This time, you can use AR technology to take pictures of Pokémon in the real world . Was including AR part of the plan for Pokédex 3D from the beginning?
No. There were several options at the start, but in the end, Ishihara-san decided to put it in.
What transpired, Ishihara-san, to make you want to put in AR?
In a sense, Pokémon are virtual, but they also have a sense of realism, so I felt strongly that I wanted to create circumstances in which Pokémon would appear in the real spaces that we live in.
This time you can enjoy all of the Pokémon that appear in Pokédex 3D through AR, right?
Yes. Of course, we could have chosen a few select Pokémon and made it so you can only display those in AR, but we really didn’t want to do that.
Because each person has his or her own favourites.
Exactly. So we wanted to find some way of showing them all.
But then you would need a lot of AR cards of the type that have existed until now - as many as there are Pokémon.
Yes. So we needed a special code that would distinguish between the many types and display them accurately.
That led to the Pokémon AR Markers.
That’s right. There’s a four-by-four grid inside a black box, and you fill in certain spaces with white. We went with something simple because we wanted to avoid players trying to display a particular Pokémon, but getting a different one.
We were worried that the codes would be revealed right away.
Since they’re so simple, you can easily make your own.
Of course, we could have come up with something more complicated or used a special printing method, but I thought, “Let them be revealed!”
I think that decisive attitude is very interesting.
To me, rather than worry about revealing the codes, I wanted lots of people to experience drawing something by hand, displaying it on their Nintendo 3DS system, and having a Pokémon pop up.
Something took me by surprise after we released Pokédex 3D. I thought people would analyse all the Pokémon AR Markers and put them on the Internet, but some people thought it wouldn’t be good to use information provided by others in that way.
Quite a few players think that using unofficial ones in circulation is wrong.
That’s right. But when it comes to the Pokémon AR Markers, I want people to play with them more openly. It’s alright to figure them out. From the point of view of a creator, I just think, “Go for it!” (laughs) I feel like if we present the product like that, people will play with it more freely.
Besides, even if you figure out the Pokémon AR Markers, unless that Pokémon comes into your Nintendo 3DS system via SpotPass, you can’t see that Pokémon.
You can only see a silhouette.
When a Pokémon comes in, it comes with its Pokémon AR Marker.
Yes. It appears on the bottom screen.
So there’s no point worrying about revealing them. One reason we made it so the original Pokémon AR Markers are so easily intelligible was we wanted people to fill in and scan them. We made this. (pulling out a black grid) You can fill it in with a white marker. Like this...
Eh? Is it alright to be so rough about it?
Yes.
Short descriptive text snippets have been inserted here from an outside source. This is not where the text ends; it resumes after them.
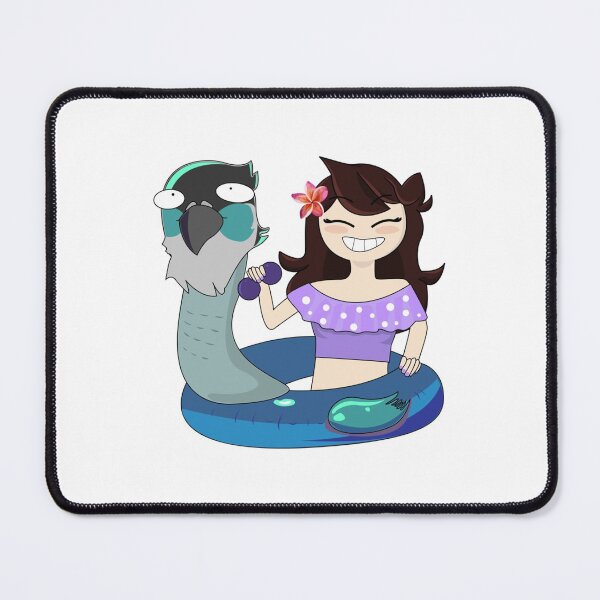 Item preview, Jaiden animations swimming in pool holing sunglasses, bird saving buoy and have fun, summer swimsuit designed and sold by YesTeeDesign.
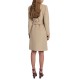 Forel Coat With Standing Collar-Vanilia Forel Coat With Standing Collar-Vanilia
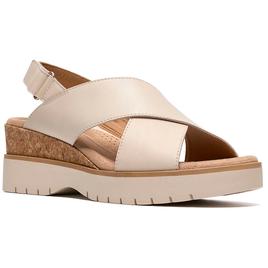 Womens Clarks(R) Collection Diaz Cross Wedge Sandals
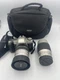 Pentax ZX-30 Film SLR Camera + Sigma 28-80mm Lens + Pentax 75-300mm Lens + Bag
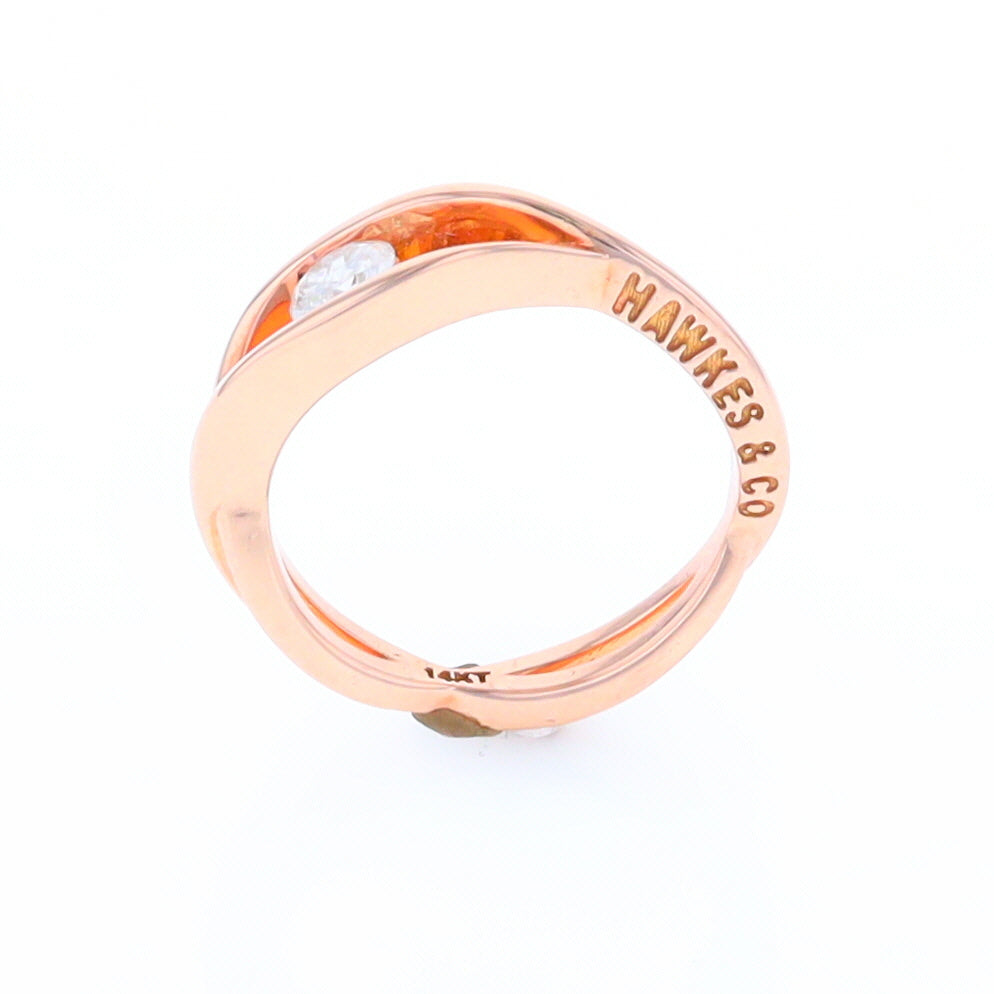 Entwined Bands of Love Ring (Ready to Ship)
Iwata-san, scan this with the AR Viewer application.
Ok. Oh, here it is. It’s Victini!
I think it’s incredibly interesting that you can play like that so easily.
I like the way you don’t have to perfectly fill in the squares, but can just be rough about it.
Yes. When I saw how accurate the AR recognition was, I thought, “This is great!” I said to everyone, “Let’s scribble and have some fun!”
So one goal this time was to make players think, “I want to draw them myself!”
I hope players will draw Pokémon AR Markers on all sizes of paper, line them up, photograph several Pokémon at the same time, and play around all sorts of ways.
I have children, and when I said, “You can draw them by hand,” they started drawing bunches of them. And when a new Pokémon comes in, one after the other, they...
They look at the bottom screen and draw the Pokémon AR Marker.
That’s right. They immediately scan it with the AR Viewer and take tons of photos.
As someone who made Pokémon Snap, I’m a little envious of how they can take lots of photos however they want in the real world. (laughs)
Yes. They take tons. (laughs)
And when you scan a new Pokémon AR Marker, you get an AR Sticker, so you start wanting to collect those, too.
What happens when you collect the stickers?
The functions of the guide get beefed up. So, once you display a Pokémon in AR, it multiplies so there are 12 of them!
At first, you can only display up to eight.
And there’s the Scale Settings function for changing the scale of a Pokémon you have photographed in AR.
It’s an illustrated guide that grows.
Yes! Pokémon come in every day, and you can share them and collect stickers, so Pokédex 3D does indeed grow!